I have to wonder if this film offers a wish fulfillment of its own, one radically different on an aesthetic level from the increasingly maligned Judd Apatow, but startlingly similar in its regressive pursuit of male fantasy, accompanied by an objectifying idealization and willfull alienation of the opposite sex. (btw I scanned those YouTube clips of Sylvia to see if any of them had a shot of “Laure Je T’aime” scrawled on the walls – I would love to match those with “I’m so over you Sarah Marshall!!!” Same difference?)

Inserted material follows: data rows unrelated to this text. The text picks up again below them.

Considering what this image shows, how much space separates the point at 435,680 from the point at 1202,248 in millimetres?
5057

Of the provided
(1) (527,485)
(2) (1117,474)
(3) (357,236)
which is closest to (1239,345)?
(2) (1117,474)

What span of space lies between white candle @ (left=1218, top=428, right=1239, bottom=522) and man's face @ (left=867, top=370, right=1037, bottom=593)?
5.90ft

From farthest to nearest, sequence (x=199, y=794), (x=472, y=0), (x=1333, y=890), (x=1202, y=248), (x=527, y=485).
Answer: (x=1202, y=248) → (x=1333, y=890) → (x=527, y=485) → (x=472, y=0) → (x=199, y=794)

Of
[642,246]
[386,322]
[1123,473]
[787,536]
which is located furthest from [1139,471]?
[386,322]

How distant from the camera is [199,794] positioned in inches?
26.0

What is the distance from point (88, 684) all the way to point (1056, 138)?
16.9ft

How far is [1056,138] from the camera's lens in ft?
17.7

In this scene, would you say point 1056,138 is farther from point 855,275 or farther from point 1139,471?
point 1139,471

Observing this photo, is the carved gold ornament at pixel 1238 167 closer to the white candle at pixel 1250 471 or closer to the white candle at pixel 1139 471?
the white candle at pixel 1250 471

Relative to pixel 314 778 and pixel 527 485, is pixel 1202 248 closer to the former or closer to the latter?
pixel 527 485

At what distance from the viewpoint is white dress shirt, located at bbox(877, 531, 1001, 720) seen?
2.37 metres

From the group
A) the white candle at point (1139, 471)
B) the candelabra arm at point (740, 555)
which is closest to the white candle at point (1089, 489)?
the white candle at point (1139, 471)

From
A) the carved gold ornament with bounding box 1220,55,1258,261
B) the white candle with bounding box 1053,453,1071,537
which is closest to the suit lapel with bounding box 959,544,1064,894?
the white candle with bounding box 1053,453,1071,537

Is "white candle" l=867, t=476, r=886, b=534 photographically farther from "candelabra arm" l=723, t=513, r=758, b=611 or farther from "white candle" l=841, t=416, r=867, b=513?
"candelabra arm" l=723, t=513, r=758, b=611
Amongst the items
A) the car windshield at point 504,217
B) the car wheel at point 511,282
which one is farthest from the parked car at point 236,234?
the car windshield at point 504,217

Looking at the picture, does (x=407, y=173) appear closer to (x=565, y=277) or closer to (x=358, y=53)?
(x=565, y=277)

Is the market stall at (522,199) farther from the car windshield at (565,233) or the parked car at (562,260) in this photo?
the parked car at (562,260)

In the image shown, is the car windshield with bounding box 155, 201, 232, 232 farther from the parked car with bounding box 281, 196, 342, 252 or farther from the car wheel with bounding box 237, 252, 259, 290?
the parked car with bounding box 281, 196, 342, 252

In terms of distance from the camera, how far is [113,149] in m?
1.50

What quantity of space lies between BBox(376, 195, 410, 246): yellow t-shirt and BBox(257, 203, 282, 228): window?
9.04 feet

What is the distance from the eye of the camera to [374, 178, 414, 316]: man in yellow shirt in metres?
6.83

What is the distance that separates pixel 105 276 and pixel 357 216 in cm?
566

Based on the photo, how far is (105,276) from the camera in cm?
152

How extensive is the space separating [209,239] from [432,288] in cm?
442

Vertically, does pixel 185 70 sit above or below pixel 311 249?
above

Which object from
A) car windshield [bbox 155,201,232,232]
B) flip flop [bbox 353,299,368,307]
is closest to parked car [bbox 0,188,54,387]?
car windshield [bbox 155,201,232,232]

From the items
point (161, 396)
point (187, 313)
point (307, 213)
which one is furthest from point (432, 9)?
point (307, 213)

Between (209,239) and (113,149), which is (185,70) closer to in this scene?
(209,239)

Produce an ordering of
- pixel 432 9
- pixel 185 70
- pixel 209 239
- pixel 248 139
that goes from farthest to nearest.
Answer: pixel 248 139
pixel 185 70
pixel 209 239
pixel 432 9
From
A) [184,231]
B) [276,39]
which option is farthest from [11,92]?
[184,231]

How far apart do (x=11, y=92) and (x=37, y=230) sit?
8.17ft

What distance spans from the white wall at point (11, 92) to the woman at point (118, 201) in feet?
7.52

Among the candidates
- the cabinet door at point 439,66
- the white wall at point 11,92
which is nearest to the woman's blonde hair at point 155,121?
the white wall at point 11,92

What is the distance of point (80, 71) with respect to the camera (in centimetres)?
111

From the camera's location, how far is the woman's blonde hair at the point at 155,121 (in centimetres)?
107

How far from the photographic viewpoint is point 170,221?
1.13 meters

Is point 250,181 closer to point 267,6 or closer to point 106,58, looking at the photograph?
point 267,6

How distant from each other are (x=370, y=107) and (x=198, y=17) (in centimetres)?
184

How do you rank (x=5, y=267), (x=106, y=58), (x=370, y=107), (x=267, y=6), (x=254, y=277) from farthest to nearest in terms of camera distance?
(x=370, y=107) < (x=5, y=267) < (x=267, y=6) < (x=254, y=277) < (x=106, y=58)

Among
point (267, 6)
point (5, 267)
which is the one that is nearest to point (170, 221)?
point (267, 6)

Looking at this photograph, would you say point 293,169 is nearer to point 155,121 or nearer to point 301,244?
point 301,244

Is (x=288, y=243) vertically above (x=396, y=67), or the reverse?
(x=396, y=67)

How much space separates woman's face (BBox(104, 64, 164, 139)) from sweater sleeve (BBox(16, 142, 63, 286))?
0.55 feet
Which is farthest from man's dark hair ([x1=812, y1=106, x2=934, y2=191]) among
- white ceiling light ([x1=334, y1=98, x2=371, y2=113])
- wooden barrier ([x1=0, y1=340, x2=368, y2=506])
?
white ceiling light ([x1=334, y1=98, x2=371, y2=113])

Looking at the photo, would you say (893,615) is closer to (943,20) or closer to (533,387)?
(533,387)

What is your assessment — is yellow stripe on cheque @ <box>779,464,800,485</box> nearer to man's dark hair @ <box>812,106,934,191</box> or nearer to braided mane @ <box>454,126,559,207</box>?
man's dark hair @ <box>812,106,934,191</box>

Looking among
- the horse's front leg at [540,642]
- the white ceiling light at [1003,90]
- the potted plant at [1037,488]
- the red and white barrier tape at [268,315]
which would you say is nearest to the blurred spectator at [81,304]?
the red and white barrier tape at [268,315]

So as much as I love to celebrate cinema, I don’t dare to conflate cinema as solipsism. There’s plenty of that going around that we don’t need the movies to serve as enablers, no matter how masterful they are.  But I guess the difference between your view and mine is how much we align the man’s perspective with the film’s, how much it acknowledges the danger of solipsism inherent in its protagonist as opposed to glorifying his gaze, and how much of that solipsism refracts onto the film itself, despite its attempt to celebrate the variety of human existence – is it still a one way mirror?

Jen, those moments you mention when the gaze is returned is really the heart of the film’s mystery for me, because that is the locus of the kind of disruption from the monadic existence I’m advocating.  It’s where things get really interesting. But what does he really do with those pregnant seconds? 

I read that Calvino novel many years ago (found a copy in China of all places) and enjoyed it very much.  But I’m not sure how much it parallels this film, if only because the Calvino had a very disjunctive structure whereas this film seems to flow from one moment into the next through a continuous way of looking.

 I think him hitting on that girl and sleeping with her amounts to an attempt to reject his past following that humiliating debacle on the train. But it fails because the next day he’s at the train stop looking for that girl who reminded him of Sylvia.  It’s a really creepy moment the night he and that chick bed together and he’s staring at her so intently, as if trying desperately to drink in her beauty.  Who knows if six years later he’ll be looking for her? 

That lady with the disfigured face was no illusion – she takes off her sunglasses and there she is, an infeffable reproval of all the hot young ladies that, from this film, you’d think constituted 80% of the Parisian population. 

Ultimately I’m not sure if this film subverts or overturns anything Mulvey wrote, or at least anything she wrote about Vertigo.  It still plays to me as the scene where Scottie mistakes Judy for Madeleine, only extended to feature length.